Given request: Count the lines of the records that contain the string "instances", matching case exactly. Reply with the number alone.

^^^^

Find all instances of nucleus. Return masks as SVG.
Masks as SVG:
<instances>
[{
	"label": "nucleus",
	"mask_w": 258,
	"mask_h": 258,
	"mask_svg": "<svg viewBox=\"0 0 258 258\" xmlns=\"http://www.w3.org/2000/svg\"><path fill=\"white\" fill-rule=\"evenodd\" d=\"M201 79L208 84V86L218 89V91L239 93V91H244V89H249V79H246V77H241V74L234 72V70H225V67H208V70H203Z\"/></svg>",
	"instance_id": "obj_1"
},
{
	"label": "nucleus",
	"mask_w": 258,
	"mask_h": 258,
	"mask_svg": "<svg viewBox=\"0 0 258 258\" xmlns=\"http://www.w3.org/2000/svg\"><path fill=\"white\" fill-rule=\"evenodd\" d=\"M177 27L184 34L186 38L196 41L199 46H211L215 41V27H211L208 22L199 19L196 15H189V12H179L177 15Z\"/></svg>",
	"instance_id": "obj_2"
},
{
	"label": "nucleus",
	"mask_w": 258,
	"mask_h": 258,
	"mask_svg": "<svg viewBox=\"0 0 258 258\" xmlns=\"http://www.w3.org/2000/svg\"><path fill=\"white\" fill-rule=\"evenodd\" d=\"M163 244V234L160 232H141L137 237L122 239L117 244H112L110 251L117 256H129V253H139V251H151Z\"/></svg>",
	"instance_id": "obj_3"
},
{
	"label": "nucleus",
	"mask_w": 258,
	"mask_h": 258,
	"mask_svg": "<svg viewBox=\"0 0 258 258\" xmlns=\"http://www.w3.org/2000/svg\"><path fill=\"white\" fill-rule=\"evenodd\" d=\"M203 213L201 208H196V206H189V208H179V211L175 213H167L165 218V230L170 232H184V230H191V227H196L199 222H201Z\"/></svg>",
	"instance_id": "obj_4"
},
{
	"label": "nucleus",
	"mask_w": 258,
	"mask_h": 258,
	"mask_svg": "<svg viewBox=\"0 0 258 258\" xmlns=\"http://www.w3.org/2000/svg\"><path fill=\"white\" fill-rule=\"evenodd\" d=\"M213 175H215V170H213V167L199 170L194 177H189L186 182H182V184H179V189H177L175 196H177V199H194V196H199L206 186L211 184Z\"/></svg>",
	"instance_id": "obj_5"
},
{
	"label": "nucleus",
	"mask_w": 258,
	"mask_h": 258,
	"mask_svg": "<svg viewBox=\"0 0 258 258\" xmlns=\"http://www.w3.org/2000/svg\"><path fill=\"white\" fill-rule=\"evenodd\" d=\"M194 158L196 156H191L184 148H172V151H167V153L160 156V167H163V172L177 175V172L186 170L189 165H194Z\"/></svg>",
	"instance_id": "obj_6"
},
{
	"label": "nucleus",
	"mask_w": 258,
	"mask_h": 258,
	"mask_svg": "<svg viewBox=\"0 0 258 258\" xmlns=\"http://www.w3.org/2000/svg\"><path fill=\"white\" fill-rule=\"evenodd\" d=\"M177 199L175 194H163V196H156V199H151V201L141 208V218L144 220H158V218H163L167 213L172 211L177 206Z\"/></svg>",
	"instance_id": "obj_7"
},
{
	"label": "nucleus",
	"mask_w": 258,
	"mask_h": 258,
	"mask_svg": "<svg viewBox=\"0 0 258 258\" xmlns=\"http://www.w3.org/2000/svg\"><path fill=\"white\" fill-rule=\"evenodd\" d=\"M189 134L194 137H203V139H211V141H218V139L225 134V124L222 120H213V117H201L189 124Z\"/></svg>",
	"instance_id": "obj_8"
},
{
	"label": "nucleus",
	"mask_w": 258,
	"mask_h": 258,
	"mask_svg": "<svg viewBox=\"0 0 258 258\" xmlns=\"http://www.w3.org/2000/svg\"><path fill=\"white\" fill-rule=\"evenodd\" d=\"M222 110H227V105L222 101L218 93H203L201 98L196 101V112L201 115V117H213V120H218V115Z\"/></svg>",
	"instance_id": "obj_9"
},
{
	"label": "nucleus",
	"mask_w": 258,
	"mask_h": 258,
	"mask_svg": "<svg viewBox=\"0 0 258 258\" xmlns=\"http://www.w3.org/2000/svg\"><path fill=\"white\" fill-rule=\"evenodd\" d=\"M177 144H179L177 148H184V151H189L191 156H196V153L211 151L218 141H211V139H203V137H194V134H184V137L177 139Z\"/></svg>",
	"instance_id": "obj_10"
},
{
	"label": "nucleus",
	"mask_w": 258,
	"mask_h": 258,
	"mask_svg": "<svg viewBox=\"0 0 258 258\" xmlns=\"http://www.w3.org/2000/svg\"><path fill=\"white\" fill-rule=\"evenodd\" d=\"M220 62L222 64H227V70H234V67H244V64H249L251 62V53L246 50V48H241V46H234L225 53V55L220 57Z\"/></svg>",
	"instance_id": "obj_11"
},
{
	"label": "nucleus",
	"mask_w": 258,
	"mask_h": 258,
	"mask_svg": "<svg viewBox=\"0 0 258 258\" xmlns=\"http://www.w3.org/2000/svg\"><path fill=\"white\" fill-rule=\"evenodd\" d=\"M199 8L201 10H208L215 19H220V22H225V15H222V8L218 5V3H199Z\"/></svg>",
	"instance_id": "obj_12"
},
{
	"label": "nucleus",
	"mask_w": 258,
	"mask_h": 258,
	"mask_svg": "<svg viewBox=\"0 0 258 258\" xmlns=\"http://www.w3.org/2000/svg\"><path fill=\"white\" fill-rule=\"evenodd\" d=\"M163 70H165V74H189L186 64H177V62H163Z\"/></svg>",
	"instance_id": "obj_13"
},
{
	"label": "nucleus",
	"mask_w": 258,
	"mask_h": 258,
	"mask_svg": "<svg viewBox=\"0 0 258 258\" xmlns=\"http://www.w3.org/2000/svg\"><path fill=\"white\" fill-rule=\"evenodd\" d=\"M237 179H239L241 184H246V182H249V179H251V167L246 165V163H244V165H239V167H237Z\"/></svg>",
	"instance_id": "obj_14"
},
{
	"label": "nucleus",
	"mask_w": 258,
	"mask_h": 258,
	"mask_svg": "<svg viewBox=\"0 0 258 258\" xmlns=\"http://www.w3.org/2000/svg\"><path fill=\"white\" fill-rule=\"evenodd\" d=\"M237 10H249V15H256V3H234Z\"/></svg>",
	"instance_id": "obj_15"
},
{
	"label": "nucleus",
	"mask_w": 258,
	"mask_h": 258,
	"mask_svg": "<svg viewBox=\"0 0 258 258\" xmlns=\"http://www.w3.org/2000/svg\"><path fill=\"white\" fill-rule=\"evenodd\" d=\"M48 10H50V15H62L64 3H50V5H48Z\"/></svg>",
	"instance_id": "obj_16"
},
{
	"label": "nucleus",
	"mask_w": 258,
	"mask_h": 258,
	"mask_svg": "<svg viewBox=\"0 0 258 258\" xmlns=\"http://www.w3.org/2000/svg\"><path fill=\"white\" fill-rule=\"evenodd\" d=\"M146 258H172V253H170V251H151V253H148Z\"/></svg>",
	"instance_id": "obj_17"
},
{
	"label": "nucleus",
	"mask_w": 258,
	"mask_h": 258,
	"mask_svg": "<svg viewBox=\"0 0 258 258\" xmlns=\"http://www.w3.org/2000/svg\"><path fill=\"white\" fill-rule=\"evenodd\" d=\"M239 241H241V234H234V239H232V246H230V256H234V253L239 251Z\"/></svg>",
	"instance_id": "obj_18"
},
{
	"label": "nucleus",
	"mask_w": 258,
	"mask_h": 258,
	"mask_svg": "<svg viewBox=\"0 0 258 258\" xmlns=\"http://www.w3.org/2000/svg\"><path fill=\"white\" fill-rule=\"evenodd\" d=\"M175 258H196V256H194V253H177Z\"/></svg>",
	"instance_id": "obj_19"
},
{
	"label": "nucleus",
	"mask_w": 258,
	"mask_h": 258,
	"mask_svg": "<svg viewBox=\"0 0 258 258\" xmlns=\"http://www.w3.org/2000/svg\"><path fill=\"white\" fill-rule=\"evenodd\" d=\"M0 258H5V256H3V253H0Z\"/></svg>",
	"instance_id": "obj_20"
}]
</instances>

^^^^

Solution: 3